[Begin The records]

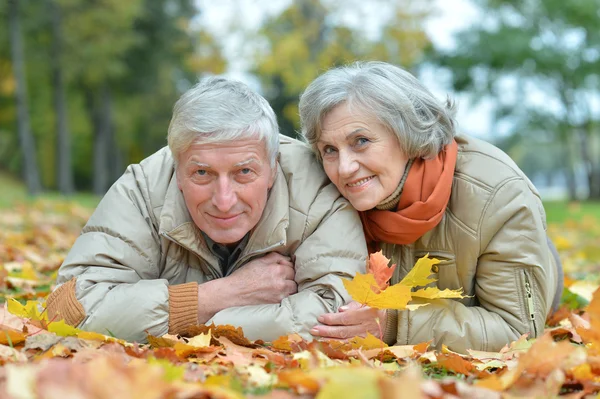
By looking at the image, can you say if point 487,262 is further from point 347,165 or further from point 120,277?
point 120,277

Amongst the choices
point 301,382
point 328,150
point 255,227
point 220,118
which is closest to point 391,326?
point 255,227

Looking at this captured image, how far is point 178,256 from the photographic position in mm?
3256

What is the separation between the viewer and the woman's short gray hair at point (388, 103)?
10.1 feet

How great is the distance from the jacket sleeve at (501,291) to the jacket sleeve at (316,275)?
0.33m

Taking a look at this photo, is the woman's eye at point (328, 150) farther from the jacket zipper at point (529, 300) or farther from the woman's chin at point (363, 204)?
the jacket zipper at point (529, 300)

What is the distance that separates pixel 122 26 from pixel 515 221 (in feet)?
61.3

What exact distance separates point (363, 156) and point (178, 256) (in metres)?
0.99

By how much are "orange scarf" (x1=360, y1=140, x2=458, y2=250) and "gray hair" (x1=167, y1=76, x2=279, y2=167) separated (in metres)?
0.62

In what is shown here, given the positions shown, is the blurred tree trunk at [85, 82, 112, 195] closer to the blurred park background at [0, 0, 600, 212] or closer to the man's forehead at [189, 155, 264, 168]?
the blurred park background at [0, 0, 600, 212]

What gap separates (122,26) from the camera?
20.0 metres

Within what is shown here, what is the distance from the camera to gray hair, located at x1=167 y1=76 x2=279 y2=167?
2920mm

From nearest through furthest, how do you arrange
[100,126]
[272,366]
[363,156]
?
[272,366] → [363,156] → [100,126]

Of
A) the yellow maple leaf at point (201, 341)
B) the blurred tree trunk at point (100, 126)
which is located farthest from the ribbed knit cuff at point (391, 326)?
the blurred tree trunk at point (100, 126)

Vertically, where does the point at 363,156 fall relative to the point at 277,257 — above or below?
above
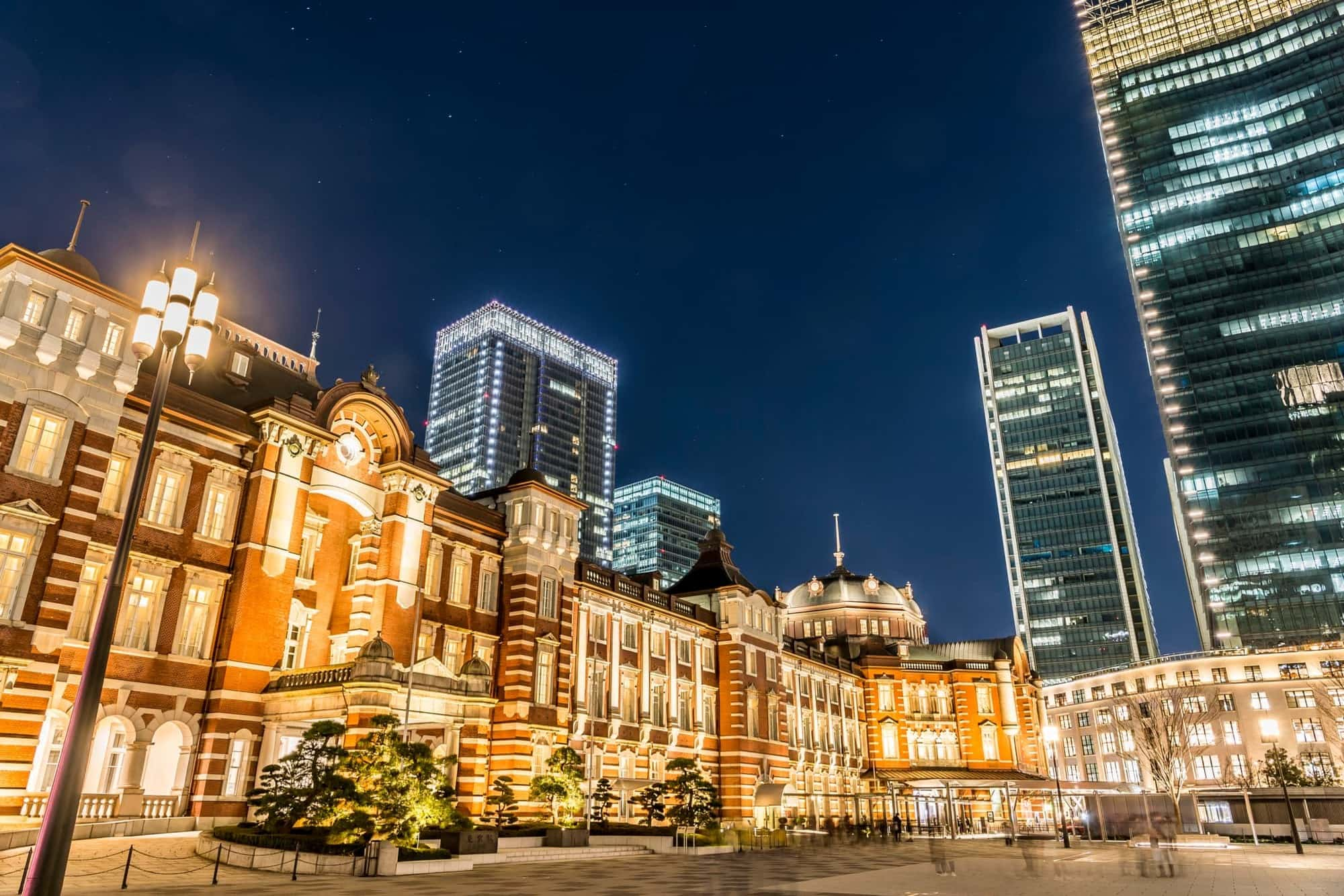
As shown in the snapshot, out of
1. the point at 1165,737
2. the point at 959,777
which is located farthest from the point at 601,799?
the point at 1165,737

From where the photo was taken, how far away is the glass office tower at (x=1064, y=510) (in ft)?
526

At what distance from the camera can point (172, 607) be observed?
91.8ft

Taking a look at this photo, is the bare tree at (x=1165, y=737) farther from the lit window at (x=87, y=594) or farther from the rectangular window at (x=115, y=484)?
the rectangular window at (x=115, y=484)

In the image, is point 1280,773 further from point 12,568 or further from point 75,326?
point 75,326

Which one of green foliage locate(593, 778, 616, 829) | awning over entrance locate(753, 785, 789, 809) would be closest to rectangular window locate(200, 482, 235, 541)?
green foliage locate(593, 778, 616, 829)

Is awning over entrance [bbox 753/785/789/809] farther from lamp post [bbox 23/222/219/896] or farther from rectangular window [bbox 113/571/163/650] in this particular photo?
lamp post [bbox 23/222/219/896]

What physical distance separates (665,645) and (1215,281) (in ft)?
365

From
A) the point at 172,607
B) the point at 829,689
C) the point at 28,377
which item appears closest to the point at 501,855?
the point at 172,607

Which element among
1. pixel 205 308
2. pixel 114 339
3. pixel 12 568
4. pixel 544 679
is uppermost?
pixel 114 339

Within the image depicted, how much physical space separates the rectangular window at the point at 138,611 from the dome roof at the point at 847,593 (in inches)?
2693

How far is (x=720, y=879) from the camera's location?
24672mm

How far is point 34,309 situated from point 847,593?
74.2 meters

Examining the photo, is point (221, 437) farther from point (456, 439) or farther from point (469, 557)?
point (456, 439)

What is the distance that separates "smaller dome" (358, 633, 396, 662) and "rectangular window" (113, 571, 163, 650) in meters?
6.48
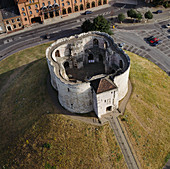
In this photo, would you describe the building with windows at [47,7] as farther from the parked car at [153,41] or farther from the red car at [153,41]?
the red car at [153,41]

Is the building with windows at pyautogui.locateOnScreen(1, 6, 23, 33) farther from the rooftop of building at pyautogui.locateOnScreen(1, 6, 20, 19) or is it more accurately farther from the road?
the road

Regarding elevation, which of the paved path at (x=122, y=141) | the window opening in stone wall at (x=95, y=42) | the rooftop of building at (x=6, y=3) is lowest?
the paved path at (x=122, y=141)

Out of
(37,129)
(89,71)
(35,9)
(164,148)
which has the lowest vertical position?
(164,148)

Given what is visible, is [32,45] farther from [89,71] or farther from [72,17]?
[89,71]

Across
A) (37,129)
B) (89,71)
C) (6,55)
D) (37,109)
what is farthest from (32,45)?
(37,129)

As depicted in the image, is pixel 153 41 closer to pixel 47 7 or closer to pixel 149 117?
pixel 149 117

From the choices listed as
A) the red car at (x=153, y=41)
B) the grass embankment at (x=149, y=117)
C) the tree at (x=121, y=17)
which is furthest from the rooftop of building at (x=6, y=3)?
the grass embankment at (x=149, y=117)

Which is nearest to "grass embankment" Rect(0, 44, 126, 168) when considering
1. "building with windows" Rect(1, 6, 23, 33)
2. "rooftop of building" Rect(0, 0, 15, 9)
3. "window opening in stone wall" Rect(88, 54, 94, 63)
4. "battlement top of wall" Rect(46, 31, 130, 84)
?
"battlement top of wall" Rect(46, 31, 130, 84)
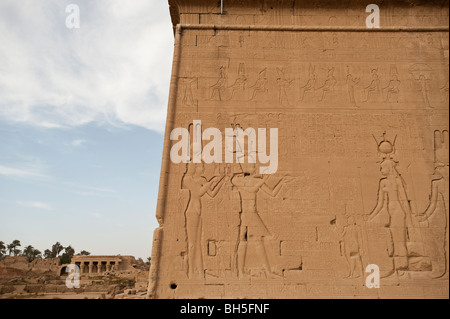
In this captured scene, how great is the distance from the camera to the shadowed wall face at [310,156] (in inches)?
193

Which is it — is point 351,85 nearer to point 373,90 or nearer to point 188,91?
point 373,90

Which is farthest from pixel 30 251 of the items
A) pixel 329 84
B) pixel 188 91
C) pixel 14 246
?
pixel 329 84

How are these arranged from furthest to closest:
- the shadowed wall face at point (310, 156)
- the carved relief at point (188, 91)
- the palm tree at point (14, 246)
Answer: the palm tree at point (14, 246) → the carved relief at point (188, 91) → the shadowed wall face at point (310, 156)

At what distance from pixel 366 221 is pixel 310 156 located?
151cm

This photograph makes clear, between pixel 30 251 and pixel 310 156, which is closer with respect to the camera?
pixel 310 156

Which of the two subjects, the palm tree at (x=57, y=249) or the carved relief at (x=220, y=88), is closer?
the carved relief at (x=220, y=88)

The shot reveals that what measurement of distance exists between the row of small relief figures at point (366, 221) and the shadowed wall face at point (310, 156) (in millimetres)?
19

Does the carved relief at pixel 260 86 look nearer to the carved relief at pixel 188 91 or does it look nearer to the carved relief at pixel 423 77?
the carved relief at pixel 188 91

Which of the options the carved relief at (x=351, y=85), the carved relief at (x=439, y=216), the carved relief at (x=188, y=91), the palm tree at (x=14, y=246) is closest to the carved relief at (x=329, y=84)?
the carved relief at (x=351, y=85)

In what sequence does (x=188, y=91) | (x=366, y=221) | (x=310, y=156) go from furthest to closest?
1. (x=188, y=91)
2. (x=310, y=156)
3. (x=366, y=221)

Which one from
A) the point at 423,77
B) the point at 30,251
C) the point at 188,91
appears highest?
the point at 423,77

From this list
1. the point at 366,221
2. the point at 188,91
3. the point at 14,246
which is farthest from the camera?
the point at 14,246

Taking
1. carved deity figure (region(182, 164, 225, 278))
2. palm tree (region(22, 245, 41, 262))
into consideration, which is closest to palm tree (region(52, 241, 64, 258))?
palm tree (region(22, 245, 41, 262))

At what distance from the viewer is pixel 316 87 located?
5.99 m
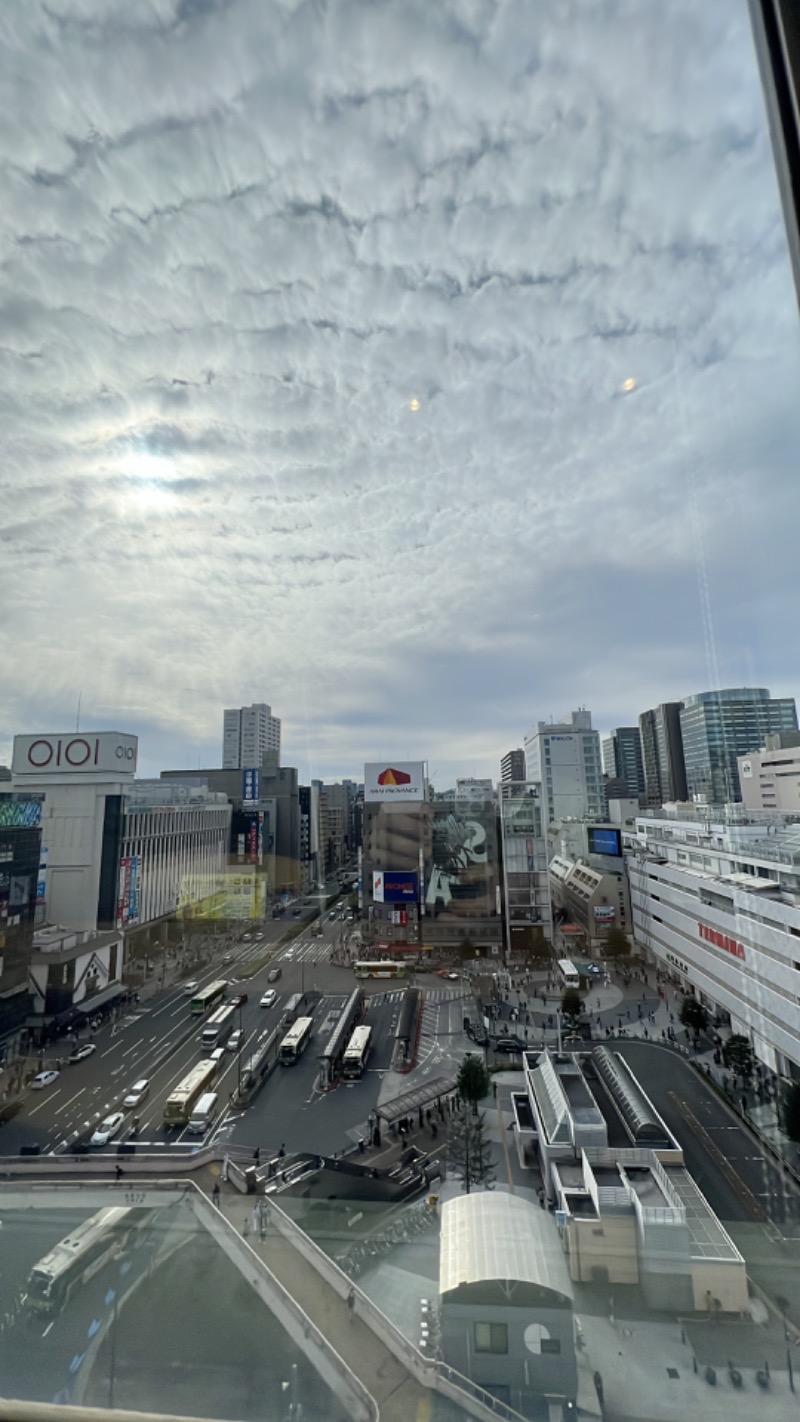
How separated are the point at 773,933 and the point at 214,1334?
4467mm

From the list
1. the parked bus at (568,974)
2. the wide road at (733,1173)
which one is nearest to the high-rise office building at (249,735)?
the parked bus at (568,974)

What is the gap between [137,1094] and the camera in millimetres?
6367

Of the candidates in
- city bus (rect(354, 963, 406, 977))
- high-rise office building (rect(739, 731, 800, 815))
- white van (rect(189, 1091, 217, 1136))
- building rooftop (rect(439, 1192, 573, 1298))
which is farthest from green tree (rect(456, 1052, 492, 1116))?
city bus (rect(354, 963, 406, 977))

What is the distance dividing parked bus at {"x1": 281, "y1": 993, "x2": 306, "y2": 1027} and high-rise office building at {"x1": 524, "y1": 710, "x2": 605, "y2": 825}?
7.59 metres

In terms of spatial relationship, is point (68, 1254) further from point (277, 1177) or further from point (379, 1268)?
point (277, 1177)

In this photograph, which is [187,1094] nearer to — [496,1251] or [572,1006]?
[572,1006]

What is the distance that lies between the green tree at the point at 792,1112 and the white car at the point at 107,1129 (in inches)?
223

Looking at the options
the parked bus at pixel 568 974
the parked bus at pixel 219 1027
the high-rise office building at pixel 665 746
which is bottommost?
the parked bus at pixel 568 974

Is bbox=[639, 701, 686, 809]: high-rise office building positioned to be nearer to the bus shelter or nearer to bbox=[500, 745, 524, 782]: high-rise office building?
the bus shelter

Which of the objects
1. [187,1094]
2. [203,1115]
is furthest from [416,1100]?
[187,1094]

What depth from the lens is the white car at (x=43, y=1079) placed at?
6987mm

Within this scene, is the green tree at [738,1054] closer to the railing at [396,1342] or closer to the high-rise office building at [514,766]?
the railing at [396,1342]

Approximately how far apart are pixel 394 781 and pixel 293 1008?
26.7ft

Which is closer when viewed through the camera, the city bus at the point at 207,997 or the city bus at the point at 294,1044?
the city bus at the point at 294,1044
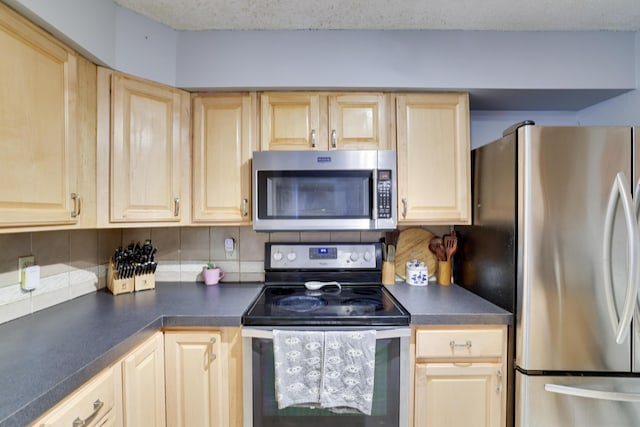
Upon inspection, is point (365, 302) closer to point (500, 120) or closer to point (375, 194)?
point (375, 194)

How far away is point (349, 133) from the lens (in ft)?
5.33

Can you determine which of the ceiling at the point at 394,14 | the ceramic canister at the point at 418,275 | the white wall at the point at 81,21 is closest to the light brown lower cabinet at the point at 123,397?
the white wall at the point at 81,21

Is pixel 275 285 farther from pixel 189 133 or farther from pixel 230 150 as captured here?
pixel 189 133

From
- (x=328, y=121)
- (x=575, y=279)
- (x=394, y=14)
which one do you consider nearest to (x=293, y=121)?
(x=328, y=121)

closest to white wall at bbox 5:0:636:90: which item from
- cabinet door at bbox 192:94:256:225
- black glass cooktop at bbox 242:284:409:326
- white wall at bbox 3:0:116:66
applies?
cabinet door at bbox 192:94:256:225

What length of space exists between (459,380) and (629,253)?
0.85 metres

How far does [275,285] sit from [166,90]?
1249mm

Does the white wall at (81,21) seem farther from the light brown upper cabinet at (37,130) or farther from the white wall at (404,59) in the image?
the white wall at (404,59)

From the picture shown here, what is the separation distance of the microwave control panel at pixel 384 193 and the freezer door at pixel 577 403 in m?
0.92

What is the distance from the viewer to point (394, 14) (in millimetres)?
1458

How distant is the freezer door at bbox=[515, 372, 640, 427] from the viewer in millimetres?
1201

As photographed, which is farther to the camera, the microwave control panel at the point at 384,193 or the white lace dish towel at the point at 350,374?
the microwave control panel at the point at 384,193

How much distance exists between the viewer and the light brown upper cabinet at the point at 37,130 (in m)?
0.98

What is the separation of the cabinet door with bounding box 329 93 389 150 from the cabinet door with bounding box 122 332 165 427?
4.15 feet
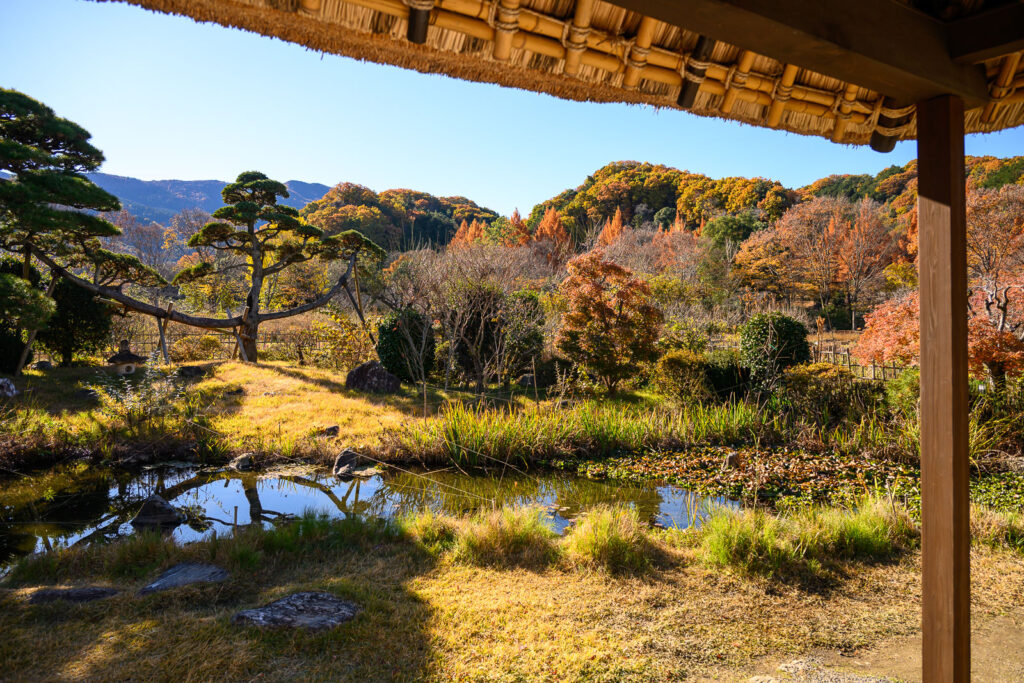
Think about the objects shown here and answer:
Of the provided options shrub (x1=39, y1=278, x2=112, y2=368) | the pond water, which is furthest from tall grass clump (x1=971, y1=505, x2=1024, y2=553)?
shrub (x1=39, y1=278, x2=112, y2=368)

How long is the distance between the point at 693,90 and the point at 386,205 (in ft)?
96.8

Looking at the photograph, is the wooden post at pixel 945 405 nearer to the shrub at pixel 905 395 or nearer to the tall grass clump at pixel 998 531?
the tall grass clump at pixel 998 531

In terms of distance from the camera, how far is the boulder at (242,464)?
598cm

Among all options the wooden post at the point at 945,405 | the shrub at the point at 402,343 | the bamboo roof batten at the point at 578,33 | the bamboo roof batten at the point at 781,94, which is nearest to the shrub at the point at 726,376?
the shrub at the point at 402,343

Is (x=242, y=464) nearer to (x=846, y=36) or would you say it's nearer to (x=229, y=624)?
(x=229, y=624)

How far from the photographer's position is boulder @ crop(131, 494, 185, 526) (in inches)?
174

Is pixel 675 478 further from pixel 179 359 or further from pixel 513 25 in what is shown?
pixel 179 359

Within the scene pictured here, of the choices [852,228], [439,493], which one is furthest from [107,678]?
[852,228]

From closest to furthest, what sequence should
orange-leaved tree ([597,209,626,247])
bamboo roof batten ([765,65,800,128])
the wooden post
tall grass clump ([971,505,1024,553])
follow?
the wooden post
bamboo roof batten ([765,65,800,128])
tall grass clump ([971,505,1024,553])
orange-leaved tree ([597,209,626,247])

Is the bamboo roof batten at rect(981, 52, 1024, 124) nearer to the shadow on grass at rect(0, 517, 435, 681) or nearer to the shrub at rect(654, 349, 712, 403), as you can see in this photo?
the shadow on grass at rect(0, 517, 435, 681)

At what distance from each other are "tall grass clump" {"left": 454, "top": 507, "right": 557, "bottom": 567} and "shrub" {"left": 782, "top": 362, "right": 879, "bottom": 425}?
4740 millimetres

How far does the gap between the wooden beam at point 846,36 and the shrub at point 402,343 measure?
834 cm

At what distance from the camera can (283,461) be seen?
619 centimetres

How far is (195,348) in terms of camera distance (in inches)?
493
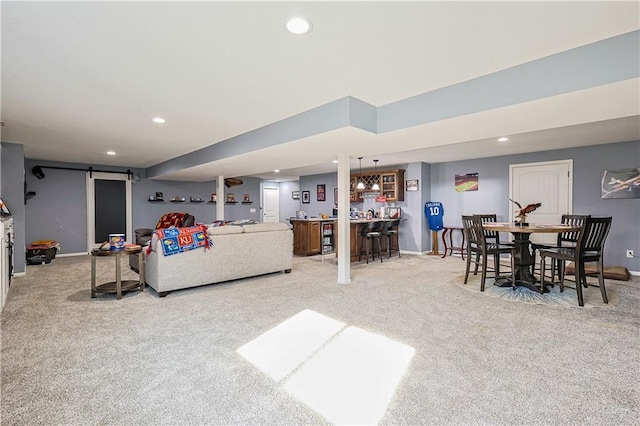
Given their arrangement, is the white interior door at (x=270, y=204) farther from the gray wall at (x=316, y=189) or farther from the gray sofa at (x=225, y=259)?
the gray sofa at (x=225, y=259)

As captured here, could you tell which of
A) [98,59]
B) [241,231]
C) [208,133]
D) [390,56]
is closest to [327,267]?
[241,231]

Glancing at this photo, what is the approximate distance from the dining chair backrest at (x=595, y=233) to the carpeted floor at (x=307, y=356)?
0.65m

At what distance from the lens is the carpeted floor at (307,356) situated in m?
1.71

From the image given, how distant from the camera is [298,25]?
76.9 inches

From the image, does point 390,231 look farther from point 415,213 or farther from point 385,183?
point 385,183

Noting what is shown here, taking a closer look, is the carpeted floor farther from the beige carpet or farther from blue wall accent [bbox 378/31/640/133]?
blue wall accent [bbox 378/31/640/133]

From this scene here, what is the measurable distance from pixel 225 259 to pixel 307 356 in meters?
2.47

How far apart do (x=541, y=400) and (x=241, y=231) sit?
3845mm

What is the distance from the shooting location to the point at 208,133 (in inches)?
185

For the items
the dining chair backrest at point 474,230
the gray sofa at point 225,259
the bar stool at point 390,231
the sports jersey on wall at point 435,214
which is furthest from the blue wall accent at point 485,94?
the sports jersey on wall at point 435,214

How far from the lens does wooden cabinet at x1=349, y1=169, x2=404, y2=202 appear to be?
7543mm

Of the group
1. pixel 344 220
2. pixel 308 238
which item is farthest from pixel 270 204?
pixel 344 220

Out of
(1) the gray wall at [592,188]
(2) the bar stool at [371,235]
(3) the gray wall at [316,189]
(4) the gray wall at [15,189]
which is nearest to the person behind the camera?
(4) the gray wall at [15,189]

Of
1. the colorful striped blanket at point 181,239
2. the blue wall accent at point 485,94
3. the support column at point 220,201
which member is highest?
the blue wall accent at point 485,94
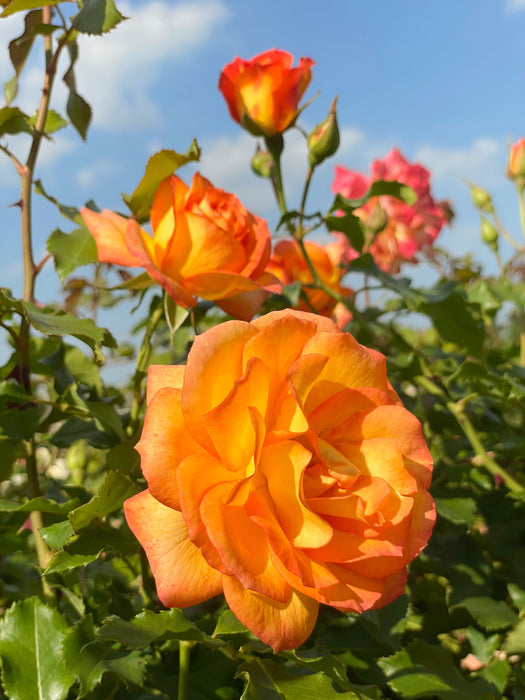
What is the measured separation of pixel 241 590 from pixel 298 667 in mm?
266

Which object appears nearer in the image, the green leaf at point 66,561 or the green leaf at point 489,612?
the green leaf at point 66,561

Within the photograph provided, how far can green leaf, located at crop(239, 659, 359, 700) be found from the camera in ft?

[End The records]

## Exercise requirements
Set down nothing but the lines from the one with "What is the measured" through the end of the records, keeping each line exactly as written and including both ends.

## Answer to this exercise
What is the measured separation of pixel 241 590 from pixel 298 667 in mm?
266

Which object appears nearer in the image, the green leaf at point 66,561 or the green leaf at point 489,612?
the green leaf at point 66,561

Within the photograph provided, how far can green leaf, located at crop(239, 659, 359, 700) be found from the camera in ft?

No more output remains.